◆ PROBLEM DETAILS
Work out how many lines in the records contain the word "ambiente", and give that number alone.

◆ MATERIAL FOR THE TASK
——————————

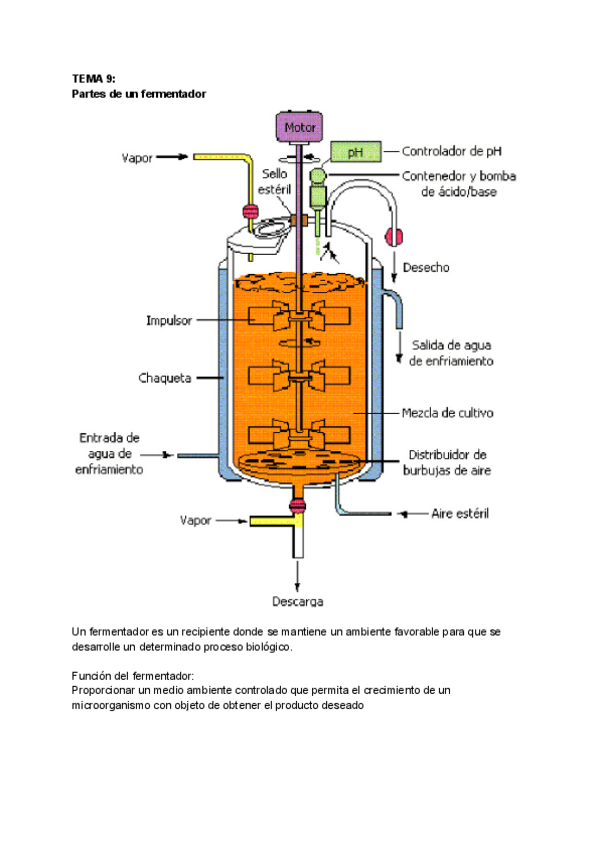 TEMA 9:
Partes de un fermentador

Motor
Vapor
pH
Controlador de pH
Sello estéril
Contenedor y bomba de ácido/base
Desecho
Impulsor
Salida de agua de enfriamiento
Chaqueta
Mezcla de cultivo
Entrada de agua de enfriamiento
Distribuidor de burbujas de aire
Vapor
Aire estéril
Descarga

Un fermentador es un recipiente donde se mantiene un ambiente favorable para que se desarrolle un determinado proceso biológico.

Función del fermentador:
Proporcionar un medio ambiente controlado que permita el crecimiento de un microorganismo con objeto de obtener el producto deseado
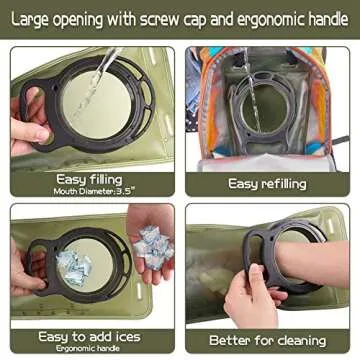 Large opening with screw cap and ergonomic handle

Easy filling
Mouth Diameter:3.5"

Easy refilling

Easy to add ices
Ergonomic handle

Better for cleaning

——————————

◆ SOLUTION FOR THIS EXERCISE
2